Studio album by Velvet Cacoon
- Released: 2002 peer-to-peer release December 2006 (CD Re-release)
- Genre: Black metal, dark ambient
- Length: 38:39
- Producer: Velvet Cacoon

Velvet Cacoon chronology
|  | Dextronaut (2002) | Genevieve (2004) |

= Dextronaut =

2002 studio album by Velvet Cacoon

Dextronaut is the first album by the black metal band Velvet Cacoon, released in 2002 via peer-to-peer platforms. The band claims to have originally recorded and released the album in 1998, but this has been verified by SGL as a lie.

Dextronaut was re-mastered and re-released as a double disc set by Full Moon Productions in December 2006. The first disc does not include tracks 8 and 10. The second disc is three ambient tracks. The discs were lost in the mail, but were later recovered and shipped out again.

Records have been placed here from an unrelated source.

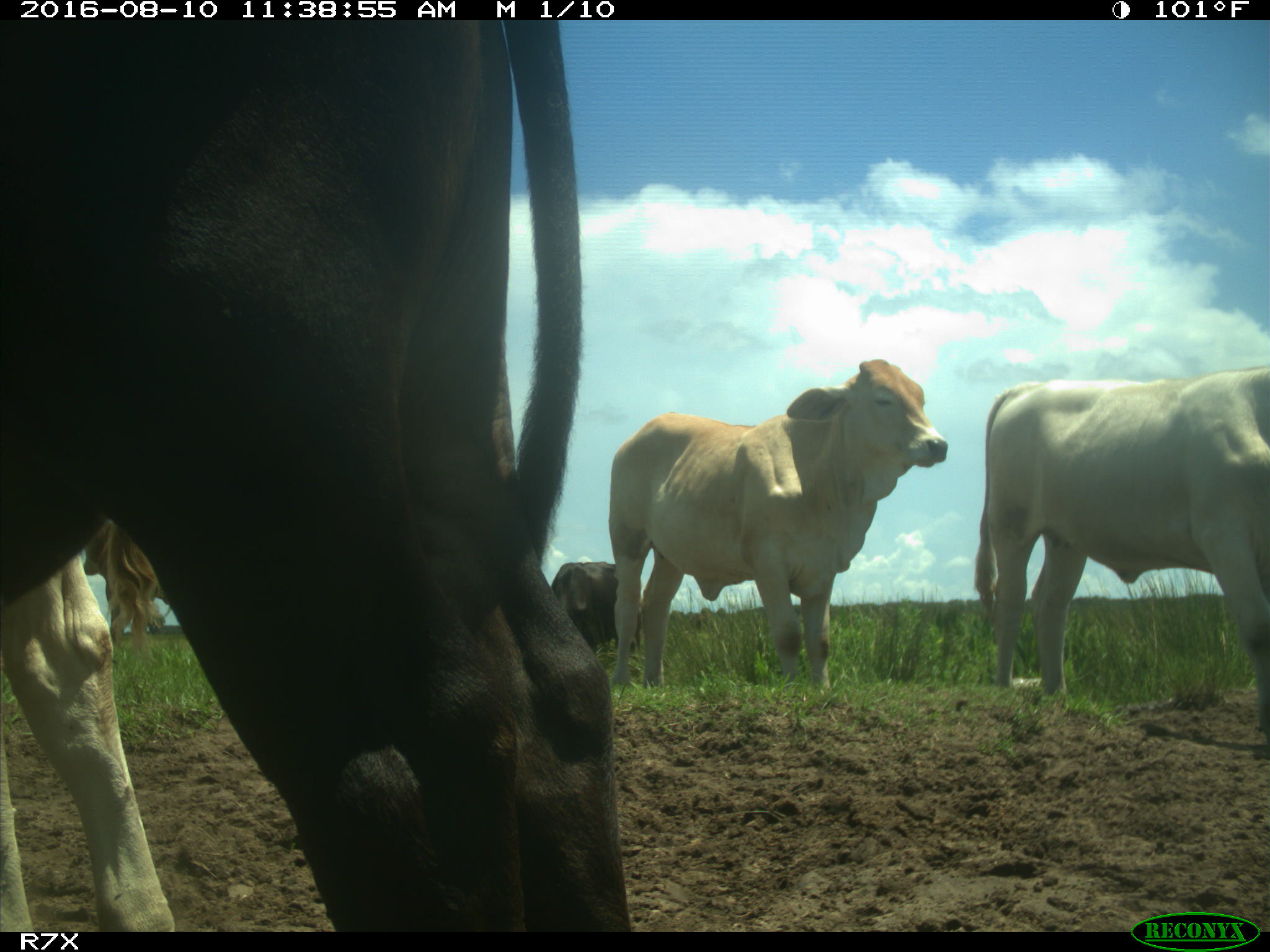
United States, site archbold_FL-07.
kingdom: Animalia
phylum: Chordata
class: Mammalia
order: Artiodactyla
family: Bovidae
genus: Bos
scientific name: Bos taurus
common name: domestic cow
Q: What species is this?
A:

In 2010, Khrysanthoney released the album as it was originally made with no remastering and with all ten tracks included. This release did not include the second disc of ambient songs.

==Track listing==
All songs written by Velvet Cacoon.

1. "Bloodletting" - 1:25
2. "Infinite Plateau" - 3:26
3. "Nest Of Hate" - 5:38
4. "Perched On A Neverending Peak" - 7:08
5. "Setting Off The Twilights" - 4:31
6. "A Year Of Decembers" - 5:55
7. "Reverie" - 3:27
8. "Starlit Seas Of Angel Blood" - 4:21
9. "World Untouched By Mankind" - 2:48
10. "When The Purest Flesh Is Alive in a Heart Full of Hate" - 4:56

Disc Two (2006 CD re-release)

1. "Velorum" - 22:27
2. "Ambient Planet" - 29:04
3. "Nighttime Ice Horizon" - 20:21

==Personnel==
- Velvet Cacoon - All

== Reception ==
The album generally received negative reviews. Metal Crypt and Toilet ov Hell gave negative reviews, with ToH noting it is one of the lowest rated atmospheric black metal albums on RateYourMusic. The Sound Projector gave a more positive review, praising the "pop-oriented BM edge."